We can plot the results to have a quick view of the output, including the high and low stress network in an interactive way.

library(sf)
bna_score <- st_read(
  dsn = connection,
  layer = c("generated","sa_pop_grid")
)
stress_network <- st_read(
  dsn = connection,
  query = "SELECT ft_seg_stress, tf_seg_stress, geom FROM received.sa_ways"
)
bna_pal <- c("#FC7151","#DC7E6A","#C98875","#C08B83","#AD9396",
             "#9C9A9F","#929EAC","#78AAC5","#6FADCB","#49BFE6")
bna_breaks <- c(6,12,18,24,30,36,42,48,54,100)
stress_network$ft_stress <- ifelse(stress_network$ft_seg_stress == 1,"low stress","high stress")
stress_network$tf_stress <- ifelse(stress_network$tf_seg_stress == 1,"low stress","high stress")
library(tmap)
tmap_mode("view")
tmap mode set to interactive viewing
int_map <- 
  tmap::tmap_leaflet(
     tmap::tm_view(
     basemaps = c(
       "CartoDB.Positron",
       "CartoDB.DarkMatter",
       "OpenStreetMap.Mapnik"
     )
   ) +
     tmap::tm_shape(bna_score) +
     tmap::tm_polygons(
       col = "overall_score",
       style = "fixed",
       breaks = bna_breaks,
       palette = bna_pal,
       alpha = 0.8,
       title = "BNA score",
       border.col = NULL,
       colorNA = NULL,
       showNA = FALSE
      ) +
     tmap::tm_shape(stress_network) +
     tmap::tm_lines(
       col = "ft_stress", 
       colorNA = NULL,
       showNA = FALSE,
       palette = c("firebrick1", "deepskyblue3"),
       title.col = "Stress network"
      ) +
     tmap::tm_shape(stress_network) +
     tmap::tm_lines(
       col = "tf_stress", 
       colorNA = NULL,
       showNA = FALSE,
       palette = c("firebrick1", "deepskyblue3"),
       legend.col.show = FALSE
      )
  )
int_map

Observations

  • The total time that this particular city took to compute its BNA, including plots, overpass download, but without GEOSTAT data download on system, upload on file, and processing on database was 38.9 minutes. Adding the GEOSTAT processing to the workflow adds around 5 minutes. Of course this is also subject to internet speed and computer performance. I run my analysis on an Asus F541U, Intel Core i7, 8GB RAM and 256 GB SSD, with Windows 10 OS.

  • What can be observed for the whole analysis is that the resulting BNA score is highly influenced by the fact that the job/employment data was not included yet. However, this was an attempt to reproduce the score as close as possible as PfB apply their methodology, just to explore its reproducibility.

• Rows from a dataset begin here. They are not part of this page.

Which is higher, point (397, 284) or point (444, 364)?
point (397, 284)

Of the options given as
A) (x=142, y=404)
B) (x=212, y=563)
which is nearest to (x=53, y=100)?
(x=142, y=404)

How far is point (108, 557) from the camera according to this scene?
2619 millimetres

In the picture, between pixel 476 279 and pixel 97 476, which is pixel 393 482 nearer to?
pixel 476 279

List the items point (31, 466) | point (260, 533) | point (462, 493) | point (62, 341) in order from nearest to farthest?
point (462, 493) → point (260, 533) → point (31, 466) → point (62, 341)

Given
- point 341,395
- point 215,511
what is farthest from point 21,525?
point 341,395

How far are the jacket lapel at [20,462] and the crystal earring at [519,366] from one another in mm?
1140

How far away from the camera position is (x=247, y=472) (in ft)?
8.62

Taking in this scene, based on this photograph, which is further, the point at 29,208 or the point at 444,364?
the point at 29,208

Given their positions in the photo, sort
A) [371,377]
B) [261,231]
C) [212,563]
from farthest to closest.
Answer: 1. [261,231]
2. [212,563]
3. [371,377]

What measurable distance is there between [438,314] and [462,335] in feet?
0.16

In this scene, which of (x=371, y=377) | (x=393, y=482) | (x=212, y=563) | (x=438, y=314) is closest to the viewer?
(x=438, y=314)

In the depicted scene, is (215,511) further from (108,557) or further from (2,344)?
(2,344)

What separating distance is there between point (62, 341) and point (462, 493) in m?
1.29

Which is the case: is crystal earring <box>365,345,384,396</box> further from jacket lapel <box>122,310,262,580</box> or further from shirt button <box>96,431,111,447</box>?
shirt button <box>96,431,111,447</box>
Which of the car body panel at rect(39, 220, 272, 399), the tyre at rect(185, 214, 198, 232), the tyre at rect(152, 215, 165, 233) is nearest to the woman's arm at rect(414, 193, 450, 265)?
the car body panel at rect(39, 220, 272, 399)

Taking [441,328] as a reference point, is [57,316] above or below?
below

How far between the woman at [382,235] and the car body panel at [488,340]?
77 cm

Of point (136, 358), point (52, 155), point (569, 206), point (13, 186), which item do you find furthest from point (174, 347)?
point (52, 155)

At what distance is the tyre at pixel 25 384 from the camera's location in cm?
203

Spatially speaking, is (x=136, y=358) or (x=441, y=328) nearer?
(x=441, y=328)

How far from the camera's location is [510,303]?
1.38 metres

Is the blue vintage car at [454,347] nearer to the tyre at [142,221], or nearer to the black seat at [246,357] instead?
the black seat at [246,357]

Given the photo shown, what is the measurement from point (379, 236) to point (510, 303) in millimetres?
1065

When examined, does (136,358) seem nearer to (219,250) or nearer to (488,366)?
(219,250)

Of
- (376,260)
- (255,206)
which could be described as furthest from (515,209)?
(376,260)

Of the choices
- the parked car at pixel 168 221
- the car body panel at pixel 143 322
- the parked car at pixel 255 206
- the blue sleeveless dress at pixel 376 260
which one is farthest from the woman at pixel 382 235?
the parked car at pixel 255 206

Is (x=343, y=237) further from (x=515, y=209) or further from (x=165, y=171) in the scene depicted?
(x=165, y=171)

  • My plan next is to exclude this variable from the BNA score computation, and perhaps include some other variables that would suit the European context better.

  • My final goal for the moment is to try to validate the scoring methodology for Europe. I picked a city in the UK as I know there is Origin-Destination data available that could be used as a validation method.